Ok, dual licensing is practical.

> > Problem: Only the copyright owners can sell the closed license. So
> > the closed license vendor must own the copyright of all modifications
> > made to their product (by the open source community at large). Is this
> > feasible? Practical?  Done? (MySQL?)
> 
> Yes.  The FSF (back to them again) insist that any contributor assign the
> copyright of the contribution back to them, not because they have any
> intention of dual-licensing, but because it allows them to be the sole
> copyright author for purposes of copyright-infringement lawsuits.

And for royalty purposes?

> > Another problem: The need to buy a closed license for X lies exclusively
> > on the existence of (exclusively) closed software Y the buyer is joining
> > with X to form a distributable or sellable product Z. If Y is opened,
> > then Z must also be opened, and then, again, bye bye business. Corollary
> > (unwanted?): the open source business (dual licensing) is parasitic on
> > non-open source business. If everybody went open source, nobody could
> > sell software!
> 
> And if nobody sold computers, nobody could sell or give away software
> either.
> Elimination of proprietary software is not likely to happen, given that
> there
> are often good business reasons to keep software closed.  

So there are "good reasons" to close as well as to open! This seems to suggest 
it's a symbiosis, not a parasitism. But still closed software could strive 
without the open, and the opposite is not true...
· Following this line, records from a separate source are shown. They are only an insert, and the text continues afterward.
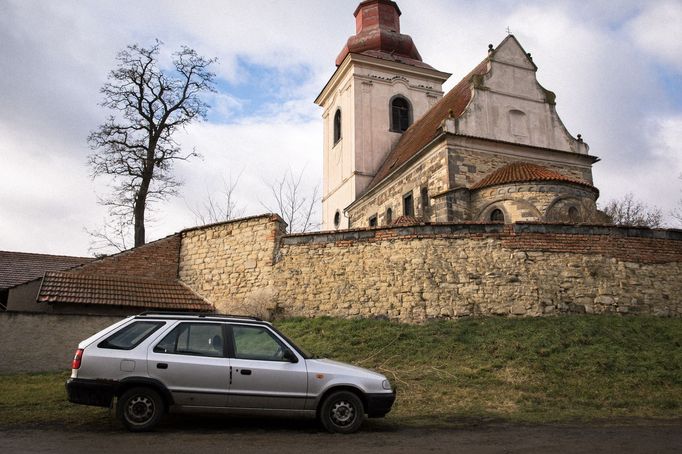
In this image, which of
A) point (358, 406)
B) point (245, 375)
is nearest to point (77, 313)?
point (245, 375)

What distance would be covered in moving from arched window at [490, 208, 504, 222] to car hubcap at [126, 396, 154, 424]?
1515cm

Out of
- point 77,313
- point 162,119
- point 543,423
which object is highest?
point 162,119

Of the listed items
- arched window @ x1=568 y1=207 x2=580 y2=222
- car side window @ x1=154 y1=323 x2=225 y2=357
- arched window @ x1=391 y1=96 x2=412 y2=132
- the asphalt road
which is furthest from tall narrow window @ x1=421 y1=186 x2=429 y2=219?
car side window @ x1=154 y1=323 x2=225 y2=357

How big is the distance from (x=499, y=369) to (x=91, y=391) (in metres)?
7.06

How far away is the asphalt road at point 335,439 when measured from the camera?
227 inches

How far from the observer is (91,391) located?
20.9 ft

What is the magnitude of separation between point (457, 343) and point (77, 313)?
8979mm

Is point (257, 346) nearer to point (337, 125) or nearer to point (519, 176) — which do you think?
point (519, 176)

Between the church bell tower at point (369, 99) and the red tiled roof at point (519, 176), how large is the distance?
1001 cm

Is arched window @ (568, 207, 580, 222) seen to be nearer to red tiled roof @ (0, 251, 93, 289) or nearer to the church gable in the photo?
the church gable

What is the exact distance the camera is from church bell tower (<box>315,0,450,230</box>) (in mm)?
30312

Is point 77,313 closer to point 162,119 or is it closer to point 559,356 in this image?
point 559,356

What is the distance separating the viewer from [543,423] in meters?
7.44

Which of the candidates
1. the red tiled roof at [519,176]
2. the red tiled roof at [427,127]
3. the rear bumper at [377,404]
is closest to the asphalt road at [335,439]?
the rear bumper at [377,404]
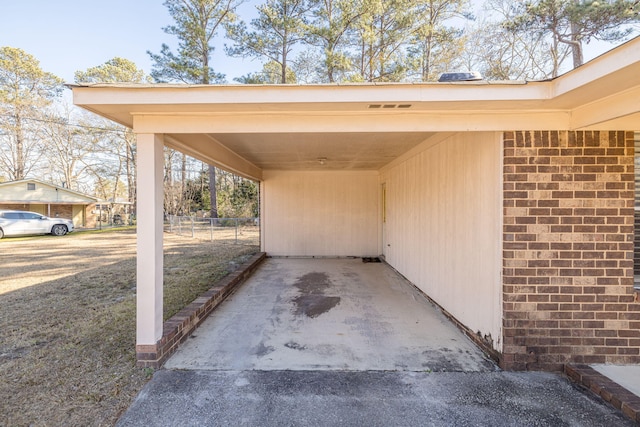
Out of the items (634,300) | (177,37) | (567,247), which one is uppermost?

> Eric Raymond says in "The Magic Cauldron"
> (at http://catb.org/~esr/writings/magic-cauldron/magic-cauldron-10.html):
> 
> 	On the other hand, open source seems to make the least sense
> 	for companies that have unique possession of a value-generating
> 	software technology (strongly fulfilling criterion (e)) which is
> 	(a) relatively insensitive to failure, which can (b) readily be
> 	verified by means other than independent peer review, which is
> 	not (c) business-critical, and which would not have its value
> 	substantially increased by (d) network effects or ubiquity.

So many factors, and so few models (open, closed).

> > Conditions of Use of MAA Artifacts
> 
> It is more than questionable whether any such conditions of use are
> enforceable among people who have not signed a contract with the source.
> In particular,
>
> >     1.3  The use of any MAA artifact is subject to these conditions. The
> use,
> >     of an MAA artifact, not in accordance with these conditions, is an
> >     illegal act.
> 
> does not give any theory whereby the use of something can be made "an
> illegal act".  Copyright law, at least, does not constrain use.  Patent
> law can and does, but I suppose that the creators of MAA artifacts do not
> generally hold patents on the subject matter.

Ok. These are legal details. I'm interested in the gist (clase 1.1.) It's a 
good thing it passed undiscussed?

(I'm replying to the individual address and cc-ing to the list as this was how 
I got the message. But shouldn't we just write to the list?)